Posted by:
Mother Who Knows
(
)
Date: January 06, 2019 04:43PM
Waiting a year would be too rational and loving. Mormon couples are THREATENED with judgments, accusations, and gossip. (Half of the Mormon marriages would not last the year, anyway.)
All of my daughter's siblings, her father and his wife, her unmarried bridesmaids and cousins; the grooms younger brothers and sisters, and the other "un-endowed ones", had to sit outside in that very crowded waiting room (the holding pen for the unworthies.) Only the groom's parents and two returned missionary friends were at the ceremony. I was the only one there, on my daughter's side, too, and it cost me several thousand dollars in tithing!
Many temple couples demand that their so-called bridesmaids and groomsmen, and family dress up for the temple photographs. I said that it was adding insult to injury, for them to wear expensive clothes in the blistering heat, and be herded about the grounds in uncomfortable shoes, standing in line to be photographed on ugly stone steps, in front of a huge, out-of-proportion, imposing closed door!
I think that photographers use the stone temple as contrast--the warmth and hope of new love juxtaposed against the cold harshness of cold, hard Mormonism.

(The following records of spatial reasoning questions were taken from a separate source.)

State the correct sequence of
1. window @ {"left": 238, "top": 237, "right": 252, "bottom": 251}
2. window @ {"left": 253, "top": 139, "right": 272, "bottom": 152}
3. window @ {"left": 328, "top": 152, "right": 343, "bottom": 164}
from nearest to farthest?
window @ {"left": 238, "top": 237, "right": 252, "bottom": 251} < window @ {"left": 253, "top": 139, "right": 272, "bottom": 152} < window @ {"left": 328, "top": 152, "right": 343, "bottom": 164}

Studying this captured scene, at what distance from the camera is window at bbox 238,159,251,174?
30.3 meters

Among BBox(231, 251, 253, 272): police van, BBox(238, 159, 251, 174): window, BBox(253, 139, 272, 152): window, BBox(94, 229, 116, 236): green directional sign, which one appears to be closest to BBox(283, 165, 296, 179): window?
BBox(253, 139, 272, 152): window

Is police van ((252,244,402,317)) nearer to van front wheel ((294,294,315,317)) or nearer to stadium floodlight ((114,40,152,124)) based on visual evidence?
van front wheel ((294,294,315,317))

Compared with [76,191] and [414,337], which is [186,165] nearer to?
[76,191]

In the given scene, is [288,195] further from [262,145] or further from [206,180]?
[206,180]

The door was FAKE, and didn't open into anything--just like the whole religion.
If "loved ones" are going to be pulled off the street to be posed in front of a building they are banned from entering, they damned-well be "allowed" to wear STREET CLOTHES. Later, they all dressed up and enjoyed the lovely reception (which was grand, but cost less than the tithing I had to pay out).
As it was, my daughter wasn't allowed to wear her wedding dress at her temple wedding, without having it covered with long sleeves and a large bib-like dickey, and the heavy robes and smothering thick veil. The dress and her hair were a mess for the photos. The groom's family had hired the photographer, and I did not by any of the temple photos--only a few from the reception.
I told my daughter that her REAL wedding was the reception, and when they signed the legal marriage license.